Start of Available records
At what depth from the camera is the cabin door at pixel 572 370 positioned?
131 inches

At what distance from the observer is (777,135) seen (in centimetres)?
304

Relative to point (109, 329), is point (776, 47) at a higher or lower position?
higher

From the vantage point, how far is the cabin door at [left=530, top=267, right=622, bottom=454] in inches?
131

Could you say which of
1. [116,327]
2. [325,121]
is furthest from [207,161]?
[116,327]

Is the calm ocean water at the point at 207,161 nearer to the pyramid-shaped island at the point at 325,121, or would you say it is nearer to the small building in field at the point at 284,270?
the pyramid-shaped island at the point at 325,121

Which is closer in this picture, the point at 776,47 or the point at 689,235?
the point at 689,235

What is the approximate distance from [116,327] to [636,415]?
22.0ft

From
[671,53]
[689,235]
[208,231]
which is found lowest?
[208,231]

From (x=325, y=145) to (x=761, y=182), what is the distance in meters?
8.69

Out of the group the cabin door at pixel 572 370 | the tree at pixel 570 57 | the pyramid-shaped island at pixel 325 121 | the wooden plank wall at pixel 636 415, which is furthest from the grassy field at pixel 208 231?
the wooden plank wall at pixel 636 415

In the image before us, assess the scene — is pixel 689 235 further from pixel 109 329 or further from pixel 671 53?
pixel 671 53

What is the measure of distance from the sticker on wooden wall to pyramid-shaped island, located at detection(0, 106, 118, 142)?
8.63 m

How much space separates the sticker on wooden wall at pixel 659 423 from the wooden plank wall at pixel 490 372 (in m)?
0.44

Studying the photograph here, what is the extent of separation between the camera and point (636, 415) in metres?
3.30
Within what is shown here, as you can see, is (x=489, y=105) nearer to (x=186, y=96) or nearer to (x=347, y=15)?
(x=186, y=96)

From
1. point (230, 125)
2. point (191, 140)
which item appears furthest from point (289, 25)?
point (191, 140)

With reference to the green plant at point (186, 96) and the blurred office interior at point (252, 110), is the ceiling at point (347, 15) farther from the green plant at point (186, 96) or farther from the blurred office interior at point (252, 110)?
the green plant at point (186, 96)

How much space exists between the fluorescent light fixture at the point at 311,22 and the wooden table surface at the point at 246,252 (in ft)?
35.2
End of Available records
▸ Instruction: Take the part of the listing that starts with the line containing "How much space exists" and runs to the end, and write it out again with "fluorescent light fixture" swapped for "ceiling lamp", leaving everything else the same.

▸ Final answer:
How much space exists between the ceiling lamp at the point at 311,22 and the wooden table surface at the point at 246,252 (in ft)?
35.2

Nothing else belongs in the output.